「1月10日からの3日間で、200件も『ペットのミドリガメを引き取ってほしい』という電話がありました。あの報道のせいですよ」

 そう憤るのは、多摩川を中心に外来種の魚類などの保護・譲渡を請け負うNPO法人「おさかなポストの会」創設者の山崎充哲さん。

 1月9日付の読売新聞夕刊に、「環境省は今後、法律(外来生物法)でミドリガメの輸入・飼育を禁じることにした」という内容の記事が載ったのだ。だが環境省に問い合わせると、「まだ情報収集をしたり、大量に捨てられないような規制の方法を検討している段階で、禁止とは決まっていない」という。先走り記事のようだが、ミドリガメが問題を背負っているのは事実だ。

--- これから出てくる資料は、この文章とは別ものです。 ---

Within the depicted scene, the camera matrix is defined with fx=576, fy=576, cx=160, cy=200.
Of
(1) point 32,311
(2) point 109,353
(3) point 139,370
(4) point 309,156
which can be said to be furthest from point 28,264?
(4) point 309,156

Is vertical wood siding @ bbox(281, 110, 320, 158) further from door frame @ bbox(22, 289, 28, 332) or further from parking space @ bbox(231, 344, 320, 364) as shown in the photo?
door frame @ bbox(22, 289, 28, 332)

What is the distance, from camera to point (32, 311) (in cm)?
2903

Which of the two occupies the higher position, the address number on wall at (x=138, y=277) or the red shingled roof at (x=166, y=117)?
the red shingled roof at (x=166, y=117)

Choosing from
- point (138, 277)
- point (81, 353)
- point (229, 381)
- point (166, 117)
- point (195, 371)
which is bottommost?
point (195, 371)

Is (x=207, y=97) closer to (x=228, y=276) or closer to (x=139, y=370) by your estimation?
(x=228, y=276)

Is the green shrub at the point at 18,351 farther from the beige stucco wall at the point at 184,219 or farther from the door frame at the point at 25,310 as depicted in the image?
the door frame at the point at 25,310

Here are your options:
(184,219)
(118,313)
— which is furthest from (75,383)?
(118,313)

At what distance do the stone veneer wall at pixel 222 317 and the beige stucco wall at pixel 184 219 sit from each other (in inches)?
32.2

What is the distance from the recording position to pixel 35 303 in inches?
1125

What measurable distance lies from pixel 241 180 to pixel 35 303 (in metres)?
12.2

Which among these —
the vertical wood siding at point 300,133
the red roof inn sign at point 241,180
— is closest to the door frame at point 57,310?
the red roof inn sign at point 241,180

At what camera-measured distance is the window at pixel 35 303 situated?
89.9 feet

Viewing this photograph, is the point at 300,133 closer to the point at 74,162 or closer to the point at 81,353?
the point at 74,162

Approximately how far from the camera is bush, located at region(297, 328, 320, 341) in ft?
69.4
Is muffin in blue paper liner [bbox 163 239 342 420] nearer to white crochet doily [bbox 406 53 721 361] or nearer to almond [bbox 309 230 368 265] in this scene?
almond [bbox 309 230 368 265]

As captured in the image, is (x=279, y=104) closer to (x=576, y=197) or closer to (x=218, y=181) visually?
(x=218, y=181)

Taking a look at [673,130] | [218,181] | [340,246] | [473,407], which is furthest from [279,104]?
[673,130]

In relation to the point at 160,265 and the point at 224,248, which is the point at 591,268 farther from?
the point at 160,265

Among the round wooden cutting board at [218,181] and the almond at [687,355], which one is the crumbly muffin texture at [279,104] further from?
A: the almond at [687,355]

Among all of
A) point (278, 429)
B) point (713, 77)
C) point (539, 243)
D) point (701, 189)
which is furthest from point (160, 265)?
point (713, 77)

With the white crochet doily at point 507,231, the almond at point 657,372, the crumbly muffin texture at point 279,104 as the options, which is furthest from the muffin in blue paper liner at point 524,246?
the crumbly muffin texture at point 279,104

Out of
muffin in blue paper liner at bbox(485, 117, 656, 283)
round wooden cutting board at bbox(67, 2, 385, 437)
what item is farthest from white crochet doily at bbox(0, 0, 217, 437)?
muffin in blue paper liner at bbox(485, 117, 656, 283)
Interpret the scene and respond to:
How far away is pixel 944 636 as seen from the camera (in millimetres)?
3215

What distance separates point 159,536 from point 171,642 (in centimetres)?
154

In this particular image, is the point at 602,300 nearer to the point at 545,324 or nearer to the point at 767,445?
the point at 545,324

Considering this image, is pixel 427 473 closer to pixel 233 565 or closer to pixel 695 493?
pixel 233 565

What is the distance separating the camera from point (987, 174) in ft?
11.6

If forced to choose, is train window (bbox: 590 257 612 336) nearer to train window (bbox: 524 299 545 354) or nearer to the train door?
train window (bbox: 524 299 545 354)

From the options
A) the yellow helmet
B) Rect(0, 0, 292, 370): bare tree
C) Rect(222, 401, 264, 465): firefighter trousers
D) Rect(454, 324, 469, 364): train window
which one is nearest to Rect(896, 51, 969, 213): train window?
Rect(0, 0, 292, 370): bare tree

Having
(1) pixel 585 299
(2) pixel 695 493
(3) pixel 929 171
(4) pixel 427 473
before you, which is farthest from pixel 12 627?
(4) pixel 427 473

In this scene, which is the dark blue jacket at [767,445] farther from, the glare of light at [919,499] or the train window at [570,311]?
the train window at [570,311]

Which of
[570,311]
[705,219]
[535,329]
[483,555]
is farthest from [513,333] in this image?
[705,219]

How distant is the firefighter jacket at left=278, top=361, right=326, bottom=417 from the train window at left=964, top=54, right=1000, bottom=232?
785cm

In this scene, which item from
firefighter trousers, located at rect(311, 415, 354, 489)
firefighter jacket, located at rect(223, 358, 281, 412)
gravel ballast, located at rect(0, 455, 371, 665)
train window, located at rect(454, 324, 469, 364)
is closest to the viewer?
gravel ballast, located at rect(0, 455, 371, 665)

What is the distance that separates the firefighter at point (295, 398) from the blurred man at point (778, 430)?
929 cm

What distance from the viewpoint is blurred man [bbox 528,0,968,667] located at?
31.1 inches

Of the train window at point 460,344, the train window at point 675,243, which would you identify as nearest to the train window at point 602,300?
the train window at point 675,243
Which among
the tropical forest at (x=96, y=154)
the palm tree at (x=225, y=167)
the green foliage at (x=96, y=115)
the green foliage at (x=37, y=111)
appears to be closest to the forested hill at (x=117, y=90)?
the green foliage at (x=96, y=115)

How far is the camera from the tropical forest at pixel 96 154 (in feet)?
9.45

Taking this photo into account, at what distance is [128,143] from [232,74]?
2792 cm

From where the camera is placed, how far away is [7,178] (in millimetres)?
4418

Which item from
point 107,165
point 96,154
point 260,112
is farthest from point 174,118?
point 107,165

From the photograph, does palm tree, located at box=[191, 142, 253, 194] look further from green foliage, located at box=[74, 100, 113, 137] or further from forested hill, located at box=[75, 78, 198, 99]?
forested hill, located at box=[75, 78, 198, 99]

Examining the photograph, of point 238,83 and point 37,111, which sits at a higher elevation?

 ペットショップや露店などでも見かけるミドリガメは北米原産で、正式名称をミシシッピアカミミガメ(以下アカミミガメ)という。

 生態系等への被害を防止する外来生物法が施行された2005年当時から、遺棄が多く、環境省では要注意外来生物として注意喚起をしてきた。

「アカミミガメは雑食で繁殖力も強い。野に放つと、イシガメのような日本固有のカメを駆逐してしまう恐れがあります」(環境省)

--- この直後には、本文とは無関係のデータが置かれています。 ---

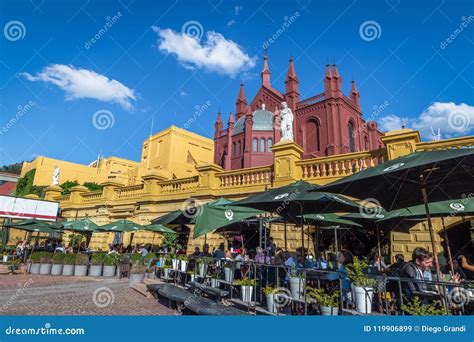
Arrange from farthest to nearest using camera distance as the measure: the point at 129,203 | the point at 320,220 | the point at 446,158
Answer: the point at 129,203, the point at 320,220, the point at 446,158

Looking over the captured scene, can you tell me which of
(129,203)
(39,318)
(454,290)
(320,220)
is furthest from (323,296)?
(129,203)

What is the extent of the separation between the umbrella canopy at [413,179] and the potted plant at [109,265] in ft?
36.7

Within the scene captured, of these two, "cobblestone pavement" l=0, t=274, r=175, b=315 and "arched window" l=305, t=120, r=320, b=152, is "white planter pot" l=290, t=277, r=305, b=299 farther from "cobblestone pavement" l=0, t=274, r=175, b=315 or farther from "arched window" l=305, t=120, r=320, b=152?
"arched window" l=305, t=120, r=320, b=152

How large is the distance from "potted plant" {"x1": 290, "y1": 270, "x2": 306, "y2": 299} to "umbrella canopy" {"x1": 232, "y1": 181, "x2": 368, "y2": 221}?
59.6 inches

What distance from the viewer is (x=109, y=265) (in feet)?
43.2

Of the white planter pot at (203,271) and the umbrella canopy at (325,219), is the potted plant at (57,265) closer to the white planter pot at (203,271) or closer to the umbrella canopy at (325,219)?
the white planter pot at (203,271)

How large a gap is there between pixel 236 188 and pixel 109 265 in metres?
6.65

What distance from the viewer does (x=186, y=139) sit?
52.5 m

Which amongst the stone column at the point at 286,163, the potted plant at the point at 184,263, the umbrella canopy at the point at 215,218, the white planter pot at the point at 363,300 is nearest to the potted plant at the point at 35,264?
the potted plant at the point at 184,263

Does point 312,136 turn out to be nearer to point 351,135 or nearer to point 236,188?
point 351,135

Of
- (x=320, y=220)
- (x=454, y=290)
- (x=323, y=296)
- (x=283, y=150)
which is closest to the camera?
(x=454, y=290)

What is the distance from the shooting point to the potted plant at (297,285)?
556 cm

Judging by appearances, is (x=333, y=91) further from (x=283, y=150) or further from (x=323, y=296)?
(x=323, y=296)

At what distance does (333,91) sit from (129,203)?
2983 cm
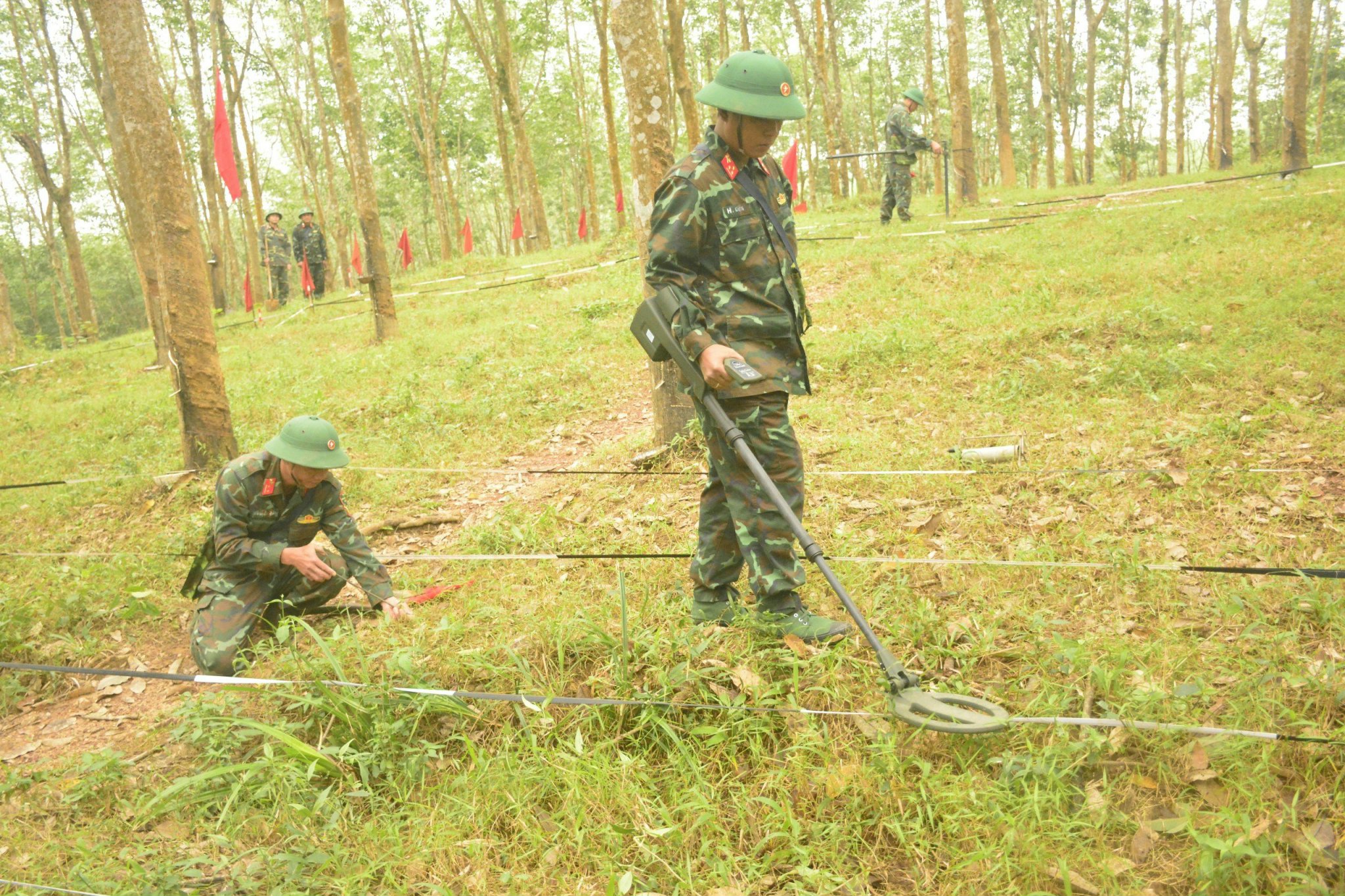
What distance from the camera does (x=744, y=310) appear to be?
11.0ft

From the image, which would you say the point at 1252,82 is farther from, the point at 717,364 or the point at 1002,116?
the point at 717,364

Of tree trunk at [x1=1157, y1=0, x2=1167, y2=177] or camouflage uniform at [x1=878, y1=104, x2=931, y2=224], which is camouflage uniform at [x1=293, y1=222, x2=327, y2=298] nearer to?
camouflage uniform at [x1=878, y1=104, x2=931, y2=224]

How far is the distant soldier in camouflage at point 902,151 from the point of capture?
42.0 ft

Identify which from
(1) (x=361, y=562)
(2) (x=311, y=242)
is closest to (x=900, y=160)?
(1) (x=361, y=562)

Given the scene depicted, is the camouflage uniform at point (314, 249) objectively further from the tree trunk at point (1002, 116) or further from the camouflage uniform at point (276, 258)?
the tree trunk at point (1002, 116)

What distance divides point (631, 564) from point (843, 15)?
2850 cm

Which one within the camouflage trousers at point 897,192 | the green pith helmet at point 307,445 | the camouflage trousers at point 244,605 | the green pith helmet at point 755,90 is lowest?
the camouflage trousers at point 244,605

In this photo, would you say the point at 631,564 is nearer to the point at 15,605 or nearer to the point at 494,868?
the point at 494,868

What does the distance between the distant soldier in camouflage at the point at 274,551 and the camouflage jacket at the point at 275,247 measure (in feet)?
46.2

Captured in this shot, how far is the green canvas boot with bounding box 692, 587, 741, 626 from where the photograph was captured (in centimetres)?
359

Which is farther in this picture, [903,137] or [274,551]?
[903,137]

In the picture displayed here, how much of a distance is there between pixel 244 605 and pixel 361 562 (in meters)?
0.79

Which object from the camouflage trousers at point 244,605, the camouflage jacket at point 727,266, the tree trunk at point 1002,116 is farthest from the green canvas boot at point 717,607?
the tree trunk at point 1002,116

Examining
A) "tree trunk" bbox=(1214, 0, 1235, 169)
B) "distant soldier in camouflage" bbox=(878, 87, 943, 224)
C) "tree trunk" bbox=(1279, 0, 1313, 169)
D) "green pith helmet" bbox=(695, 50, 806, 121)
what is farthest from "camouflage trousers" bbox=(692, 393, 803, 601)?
"tree trunk" bbox=(1214, 0, 1235, 169)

 日本では推定で数十万匹が飼われている。成長すると体長は30センチ以上にもなる。寿命は40年とも50年ともいわれる。いままでに約3千匹のアカミミガメを保護したという前出の山崎さんは、「気軽に飼って、引っ越しの際などに捨てるし、川に逃がすのがよいことと思っている人も多い。環境教育を見直したい……」と話す。

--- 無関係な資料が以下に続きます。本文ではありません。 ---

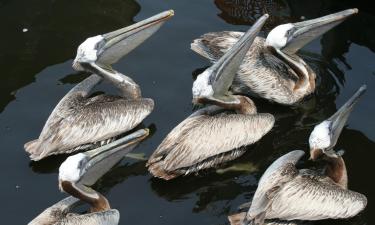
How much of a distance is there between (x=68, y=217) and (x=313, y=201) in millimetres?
1805

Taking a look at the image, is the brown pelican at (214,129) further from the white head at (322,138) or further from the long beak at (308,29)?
the white head at (322,138)

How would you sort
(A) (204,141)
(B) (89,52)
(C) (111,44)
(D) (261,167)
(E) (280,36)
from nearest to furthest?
(A) (204,141) < (D) (261,167) < (B) (89,52) < (C) (111,44) < (E) (280,36)

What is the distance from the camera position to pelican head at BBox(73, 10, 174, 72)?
6207mm

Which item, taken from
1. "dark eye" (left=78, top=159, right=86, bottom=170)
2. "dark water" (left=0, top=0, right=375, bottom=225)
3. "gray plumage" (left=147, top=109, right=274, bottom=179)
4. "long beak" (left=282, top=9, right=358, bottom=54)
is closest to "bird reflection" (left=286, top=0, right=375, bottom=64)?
"dark water" (left=0, top=0, right=375, bottom=225)

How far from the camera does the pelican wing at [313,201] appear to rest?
518 cm

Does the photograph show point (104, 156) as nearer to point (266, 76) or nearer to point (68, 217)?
point (68, 217)

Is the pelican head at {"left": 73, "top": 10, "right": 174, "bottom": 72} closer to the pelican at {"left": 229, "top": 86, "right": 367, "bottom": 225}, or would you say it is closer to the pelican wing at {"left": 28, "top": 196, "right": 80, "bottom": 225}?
A: the pelican wing at {"left": 28, "top": 196, "right": 80, "bottom": 225}

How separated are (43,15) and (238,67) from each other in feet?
9.08

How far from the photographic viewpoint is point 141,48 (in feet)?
24.6

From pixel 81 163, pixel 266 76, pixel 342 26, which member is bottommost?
pixel 81 163

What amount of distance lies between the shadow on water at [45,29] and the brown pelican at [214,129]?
6.24 ft

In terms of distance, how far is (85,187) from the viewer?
5.31 m

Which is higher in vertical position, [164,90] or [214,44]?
[214,44]

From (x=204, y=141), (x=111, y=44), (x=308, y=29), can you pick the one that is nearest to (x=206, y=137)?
(x=204, y=141)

 神戸市立須磨海浜水族園では、10年から淡水に棲(す)むカメの調査に取り組む。

「国内の21地域で1年半調査をした結果、捕獲した2402匹のうち52%がアカミミガメで、31%がクサガメ、イシガメはわずか16%でした」(亀崎直樹園長)

 同園は「亀楽園(きらくえん)」というアカミミガメの保護研究施設を設置。カメの繁殖期(5~7月)にアカミミガメを川や池で捕って持参した人を入場無料にするサービスも実施している。

「去年は923匹が持ち込まれました。カメが悪いわけじゃないし、まだ長生きできる。輸入規制は必要ですが、ウチのような施設を全国に増やしたり、各地の老人ホームで飼ってもらったり。明るい方向で解決にもっていきたいですね」(亀崎園長)

 問題は根深いが、大切なのはいま飼っているカメを大事に考えることだろう。